I have sent the second part of the patch about the Kafka Source
https://github.com/apache/pulsar/pull/10002

With this second patch we are able to support non String keys and also
we are applying Schema information to the Pulsar topic.

When the key deserializer is StringDeserializer we use the decoded key
as Pulsar key.
When the key is not StringDeserializer then we use the Pulsar KeyValue
data type, with SEPARATED key encoding .

This way on the topic we have a Schema for the key and a Schema for the value.
The key is encoded into the Pulsar key (SEPARATED) and so it is used
for routing and for compaction.

#### Saved entries:
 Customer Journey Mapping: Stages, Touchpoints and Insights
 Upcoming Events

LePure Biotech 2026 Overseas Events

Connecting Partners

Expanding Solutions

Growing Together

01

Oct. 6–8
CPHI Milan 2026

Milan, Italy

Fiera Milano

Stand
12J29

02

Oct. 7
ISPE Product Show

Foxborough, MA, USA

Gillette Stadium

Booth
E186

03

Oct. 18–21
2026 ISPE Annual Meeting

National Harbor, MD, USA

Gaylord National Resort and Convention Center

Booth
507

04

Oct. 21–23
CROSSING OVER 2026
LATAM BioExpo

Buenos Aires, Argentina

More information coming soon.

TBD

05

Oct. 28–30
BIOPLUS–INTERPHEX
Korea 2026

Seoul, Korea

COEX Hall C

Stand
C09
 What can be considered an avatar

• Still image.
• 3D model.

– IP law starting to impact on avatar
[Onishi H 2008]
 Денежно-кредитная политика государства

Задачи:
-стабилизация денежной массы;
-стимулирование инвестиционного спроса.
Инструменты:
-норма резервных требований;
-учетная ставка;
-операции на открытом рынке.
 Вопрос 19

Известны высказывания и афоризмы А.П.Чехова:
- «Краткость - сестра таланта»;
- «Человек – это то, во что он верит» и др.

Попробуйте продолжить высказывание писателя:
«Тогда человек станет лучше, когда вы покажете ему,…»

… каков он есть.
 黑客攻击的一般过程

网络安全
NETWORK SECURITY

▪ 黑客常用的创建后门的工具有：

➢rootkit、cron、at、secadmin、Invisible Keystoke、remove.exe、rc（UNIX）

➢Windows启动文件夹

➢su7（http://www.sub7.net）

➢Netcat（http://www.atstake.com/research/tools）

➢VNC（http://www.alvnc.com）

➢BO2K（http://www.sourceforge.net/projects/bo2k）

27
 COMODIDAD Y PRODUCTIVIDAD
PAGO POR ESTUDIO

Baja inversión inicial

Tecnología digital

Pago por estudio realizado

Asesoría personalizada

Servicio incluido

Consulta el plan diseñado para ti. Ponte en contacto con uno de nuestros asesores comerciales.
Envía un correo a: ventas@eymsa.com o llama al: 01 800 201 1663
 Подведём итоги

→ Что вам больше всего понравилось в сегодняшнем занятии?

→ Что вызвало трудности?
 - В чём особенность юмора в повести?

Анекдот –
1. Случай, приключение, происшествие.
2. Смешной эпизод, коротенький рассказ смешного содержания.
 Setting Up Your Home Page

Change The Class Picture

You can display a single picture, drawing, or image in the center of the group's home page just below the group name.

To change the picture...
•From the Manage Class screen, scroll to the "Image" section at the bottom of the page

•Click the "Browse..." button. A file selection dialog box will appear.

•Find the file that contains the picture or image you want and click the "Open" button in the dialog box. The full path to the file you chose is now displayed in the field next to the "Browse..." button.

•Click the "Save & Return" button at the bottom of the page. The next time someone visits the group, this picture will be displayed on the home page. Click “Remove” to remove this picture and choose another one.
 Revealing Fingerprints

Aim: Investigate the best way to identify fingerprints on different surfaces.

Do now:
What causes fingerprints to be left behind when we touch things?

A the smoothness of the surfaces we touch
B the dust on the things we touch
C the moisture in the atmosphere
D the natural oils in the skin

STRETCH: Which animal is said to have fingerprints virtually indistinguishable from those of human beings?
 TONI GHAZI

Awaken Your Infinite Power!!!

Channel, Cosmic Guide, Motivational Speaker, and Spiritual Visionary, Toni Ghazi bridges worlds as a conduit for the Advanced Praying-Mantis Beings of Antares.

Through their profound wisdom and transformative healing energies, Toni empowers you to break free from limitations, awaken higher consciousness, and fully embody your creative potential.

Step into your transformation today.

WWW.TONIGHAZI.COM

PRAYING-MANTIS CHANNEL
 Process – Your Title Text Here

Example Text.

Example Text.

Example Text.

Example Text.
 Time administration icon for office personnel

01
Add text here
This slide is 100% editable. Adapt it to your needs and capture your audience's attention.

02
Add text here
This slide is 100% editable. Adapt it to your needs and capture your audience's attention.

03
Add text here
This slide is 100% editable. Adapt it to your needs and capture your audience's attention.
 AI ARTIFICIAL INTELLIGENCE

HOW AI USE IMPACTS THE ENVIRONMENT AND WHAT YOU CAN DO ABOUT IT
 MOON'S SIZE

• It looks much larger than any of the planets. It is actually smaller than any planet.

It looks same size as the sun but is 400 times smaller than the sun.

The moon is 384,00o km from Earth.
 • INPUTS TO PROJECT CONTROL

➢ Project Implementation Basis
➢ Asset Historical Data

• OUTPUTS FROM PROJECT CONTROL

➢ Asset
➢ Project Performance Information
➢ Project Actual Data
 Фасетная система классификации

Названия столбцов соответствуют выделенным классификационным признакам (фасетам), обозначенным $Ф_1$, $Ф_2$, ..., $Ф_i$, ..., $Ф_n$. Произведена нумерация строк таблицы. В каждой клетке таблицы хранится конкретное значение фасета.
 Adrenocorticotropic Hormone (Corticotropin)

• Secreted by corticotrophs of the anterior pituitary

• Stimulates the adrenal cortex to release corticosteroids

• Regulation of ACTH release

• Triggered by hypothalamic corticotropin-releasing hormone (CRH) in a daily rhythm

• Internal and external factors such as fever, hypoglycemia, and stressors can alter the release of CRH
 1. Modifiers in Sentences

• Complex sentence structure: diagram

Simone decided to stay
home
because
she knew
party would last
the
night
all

#### WHAT TO WORK ON:
According to the Kafka Source patch message, what does the patch use when the key deserializer is not StringDeserializer? The items have no connection to the Kafka Source patch message.

#### RESULT OF THIS EXERCISE:
It uses the Pulsar KeyValue data type with SEPARATED key encoding.